Maritime economy looks to open ship registry to boost fortunes


A nine-member committee set up by the Ghana Maritime Authority (GMA) to look into the feasibility of the country adopting an open ship registry system has submitted its report with major recommendations on how the nation’s maritime economy can boost its fortunes with the system.

The report which was received by the Director-General of the Ghana Maritime Authority, Thomas Alonsi was done in three months and investigated the pros and cons of the open ship registry and how the nation can execute it to achieve better economic gains and also use it as an avenue to attract a lot more youth into the sector.

The open ship registry system is where a country allows ships to be registered and fly the country’s flag without the real owner having any definite connection with the country. Another name for it is ‘Flag of Convenience’

Currently, the country operates a closed ship registry where it registers only ships owned by Ghanaians or persons with close connection with the country. The GMA believes that the current system offers little economic advantage to the country reason there is a move to switch.

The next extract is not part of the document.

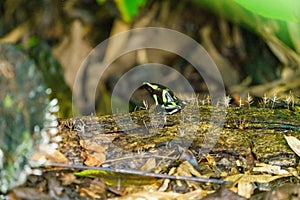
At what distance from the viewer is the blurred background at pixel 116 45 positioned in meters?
2.95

Amongst others, the committee examined the existing registry system and evaluated its strengths and weaknesses. It also appraised the legal framework of the existing ship registry, the global ship registry system including the types of flags and the readiness of the nation to assume flag state responsibility under an open registry system and proffered some recommendations.

Handing over event

Speaking at a short event held at the office of the GMA to hand over the report, Mr. Alonsi was grateful to the committee for executing their mandate in the shortest possible time and said the recommendations given would be scrutinized and considered in good faith.

“It is my belief that the committee has carried out extensive deliberation on the subject matter and we, therefore, wish to thank the chair and its members for the report and the committee would take the needed steps as submitted in the report to the benefit of the nations. We are grateful for the effort and we are most appreciative. We will look at it, review and implement your recommendation,” Mr. Alonsi said.

Committee remarks

The Chairman of the committee, Dr. Kofi Mbiah in his remark said that the two main benefits the report speaks on are financial and employment opportunities connected to an open registry system. He mentioned that, in the immediate, the committee is recommending that the nations focus on the financial gains of the system and gradually dovetail into training and employment opportunities for citizens.

“With employment issues, the nation has to be flexible to be able to attract ship owners onto the register. Shipowners would want to take their crew from anywhere in the world therefore you cannot restrict them when you ask them to come and take your flag but there is a way around this.”

Open Vs closed registry   

Benefits to shipowners of using an open register are, for the most part, economic in nature and derive from: low or no vessel restrictions; favorable tax environment; low administration and registration fees; no or easy to meet nationality requirements; quick and efficient registration process; flexible manning requirements; lower operational costs of the vessel amongst others.

Meanwhile, closed registries have a two-fold requirement, firstly, incorporation in the country of registration and secondly, principal place of business in-country of registration. In a closed registry, the tax is charged on the earnings as compared to open, wherein the taxes are based on tonnage.

Benefits of ship registration

Without being registered with any of the above-mentioned registers, a ship cannot trade commercially. Apart from this commercial benefit or requirement, different ship owners register their ships with different registers for preferential treatments on tax (tonnage tax), certification and security.